Nervousness about regional stability resulting from the deteriorating situation in Libya and the protests dotted throughout the MENA region eclipsed any positive sentiment from buoyant oil prices for the kingdom – the world’s largest oil exporter. Protests have already unseated long-time rulers in Tunisia and Egypt, and are threatening to do the same elsewhere.
Brent crude oil prices ended the week at around $114/B and WTI was over $100/B, staying firm as Libya descended into a virtual civil war, which is continuing to impact oil output and shipments. Colonel Mu'ammar al-Qadhafi and regime loyalists were hunkered down in Tripoli, but their hold on the rest of the country appeared to be loosening as opposition forces held on to the second largest city, Benghazi, and seized the key oil export terminal of Marsa al-Brega.
In Saudi Arabia, investors were not only reacting to events elsewhere in MENA, but also to small pockets of unrest within the kingdom itself. Minority Shi'ites staged protests in the Eastern Province towns of 'Awwamiya and Qatif on 3 March, a day after the stock market had closed, demanding the release of prisoners they allege are being held without trial. They continue to maintain that they face restrictions on securing senior government jobs. Last month they secured the release of three prisoners after a protest in 'Awwamiya. There have been calls on Facebook for further action in the kingdom, although whether this will gain any traction remains to be seen.
Stocks tumbled on other exchanges across the region, with the Shuaa Capital Composite Index slipping to an eight-month low of 2,603.42 points. The Kuwaiti benchmark index slumped to its lowest level in six years and the Dubai Financial Market index dropped to a seven-year low of 1,374. In Qatar the Doha index hit its lowest level since September last year.
In Bahrain, which had seen fervent protests that were brutally put down two weeks ago, before calmer heads prevailed, the situation was stabilizing. While the opposition group announced that they were ready to enter talks with the government, Bahrain’s benchmark index still continued to slide and closed at a nine-month low of 1,377.36 on 3 March. Fitch Ratings downgraded Bahrain’s sovereign ratings to A- (outlook negative) from A on 3 March, with the action on the sovereign mirrored by the downgrading of country’s sovereign wealth fund (SWF), Mumtalakat Holding.

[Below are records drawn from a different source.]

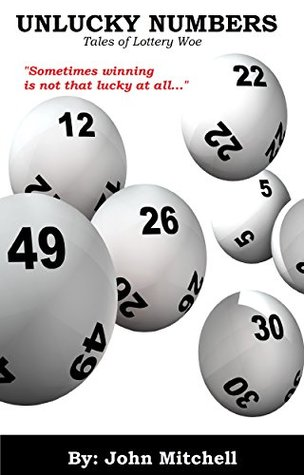 Unlucky Numbers: Tales of Lottery Woe  by  John Mitchell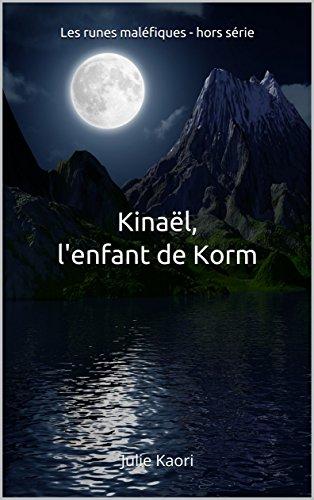 Kinaël, l'enfant de Korm par [Kaori, Julie]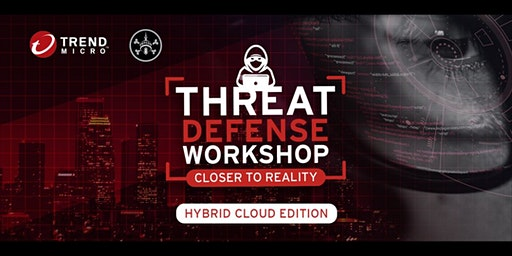 DC416 Threat Defense Workshop with Trend Micro -  Hybrid Cloud Edition
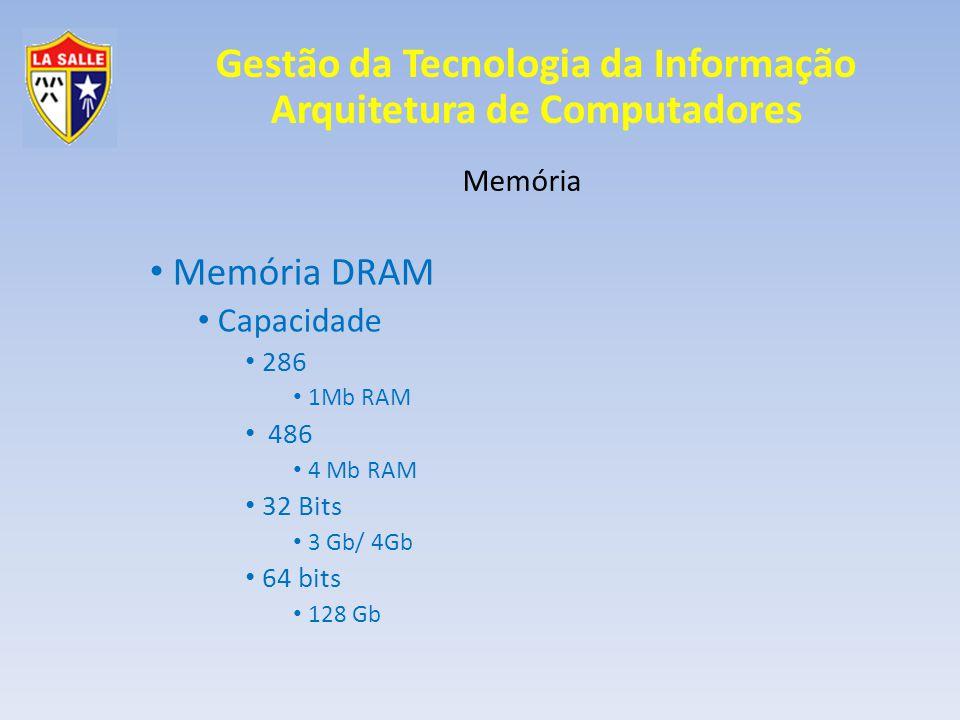 Gestão da Tecnologia da Informação Arquitetura de Computadores Memória Memória DRAM Capacidade 286 1Mb RAM 486 4 Mb RAM 32 Bits 3 Gb/ 4Gb 64 bits 128 Gb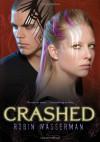 Crashed - Robin Wasserman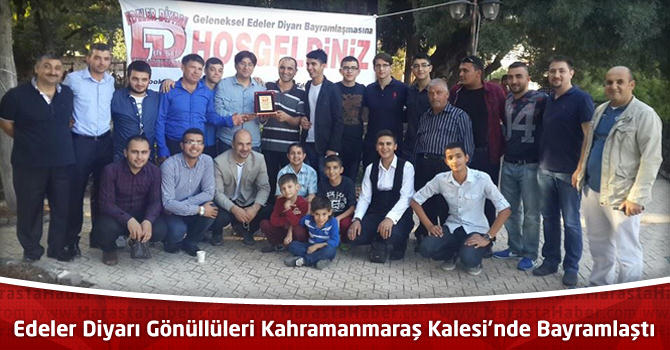Edeler Diyarı Gönüllüleri Kahramanmaraş Kalesi'nde Bayramlaştı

Investors in the region are now, in many cases, more nervous than they were as the US subprime mortgage crisis unfolded, pushing down equities prices across the globe, and stability will need to return to the main hot-spots before investors make a meaningful return. However, there is also a sense that on some of the exchanges in less affected countries the selling has been overdone.
Meanwhile, the opening of the Egyptian stock market, which had been expected on 1 March, was postponed yet again. It had been shut for over a month, before which the benchmark index shed 16%. And when it reopens, selling is expected to resume. Trading was halted on 27 January as shares plummeted, due to the unrest that ultimately ousted long-time president Husni Mubarak. Officials were waiting for the banking system to return to normal before opening the exchange, and now that banks are operating properly experts have urged that the bourse should start up again.

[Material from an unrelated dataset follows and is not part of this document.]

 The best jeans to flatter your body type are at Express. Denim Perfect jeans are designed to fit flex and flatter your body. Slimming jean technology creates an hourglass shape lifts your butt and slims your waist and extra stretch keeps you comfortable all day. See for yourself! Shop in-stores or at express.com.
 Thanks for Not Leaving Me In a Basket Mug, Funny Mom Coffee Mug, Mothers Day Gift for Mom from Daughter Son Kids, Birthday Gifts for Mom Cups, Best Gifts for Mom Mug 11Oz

There had been concern that the continued delay in the exchange’s opening could prompt Egypt to be excluded from the MSCI’s emerging market index, with investors suggesting that this could cause the market to lose its allure for international investors. However, after the 40th business day of closure, MSCI would enter a consultation process with regulators and exchange officials over whether to make a change and reclassify the country as a stand alone status, so the exclusion would not be automatic after a certain time period and would take into account the special circumstances in Egypt. The last time a country was ousted and given stand-alone status by MSCI was in 2008 (Pakistan).